Phonon Coupled Scattering Caused Ultralow Lattice Thermal Conductivity and Its Role in The Remarkable Thermoelectric Performance of Newly Predicted SiS2 and SiSe2 monolayers

TL;DR

This study predicts that SiS2 and SiSe2 monolayers exhibit ultralow lattice thermal conductivity due to phonon-phonon coupling, leading to high thermoelectric efficiency, making them promising for power generation.

Contribution

It introduces newly predicted 2D SiS2 and SiSe2 monolayers with ultralow thermal conductivity and high thermoelectric performance based on DFT and Boltzmann transport calculations.

Findings

Lattice thermal conductivity (kph) is ultralow in SiS2 and SiSe2 monolayers.

High thermoelectric figure of merit (ZT) of 0.78 and 0.80 at 500K.

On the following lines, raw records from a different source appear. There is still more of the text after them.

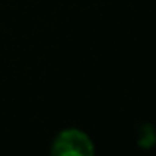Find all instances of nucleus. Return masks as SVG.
<instances>
[{"mask_svg":"<svg viewBox=\"0 0 156 156\" xmlns=\"http://www.w3.org/2000/svg\"><path fill=\"white\" fill-rule=\"evenodd\" d=\"M50 152L53 156H93L95 142L81 129H63L53 136Z\"/></svg>","mask_w":156,"mask_h":156,"instance_id":"nucleus-1","label":"nucleus"}]
</instances>
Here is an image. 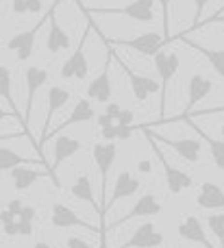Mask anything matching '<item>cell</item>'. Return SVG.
Wrapping results in <instances>:
<instances>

p-type doping enhances thermoelectric performance.

Abstract

For high efficiency thermoelectric power conversion not only improvement of materials properties but also prediction and synthesis of new thermoelectric materials is needed. Here we have carried out a systematic investigation on thermoelectric performance of newly predicted two dimensional (2D) semiconducting SiS2 and SiSe2 monolayers of group IVA-VIA family using density functional theory (DFT) and Boltzmann transport equation (BTE). Our computed values of lattice thermal conductivity (kph) are ultralow which result very high thermoelectric figure of merit (ZT) value of 0.78 (0.80) at 500K in SiS2 (SiSe2) monolayer. The ultralow values of kph are attributed to phonon-phonon coupling of acoustic and low frequency optical branches which leads to larger scattering, low group velocity, smaller mean free path and shorter lifetime of phonons. It is also found from our investigation that p-type doping is more effective than n-type doping to get optimal power factor (PF) and ZT. Our theoretical investigation suggests that newly predicted semiconducting SiS2 and SiSe2 monolayers can be very promising thermoelectric materials for fabrication of high efficiency thermoelectric power generator to convert wastage heat into electricity.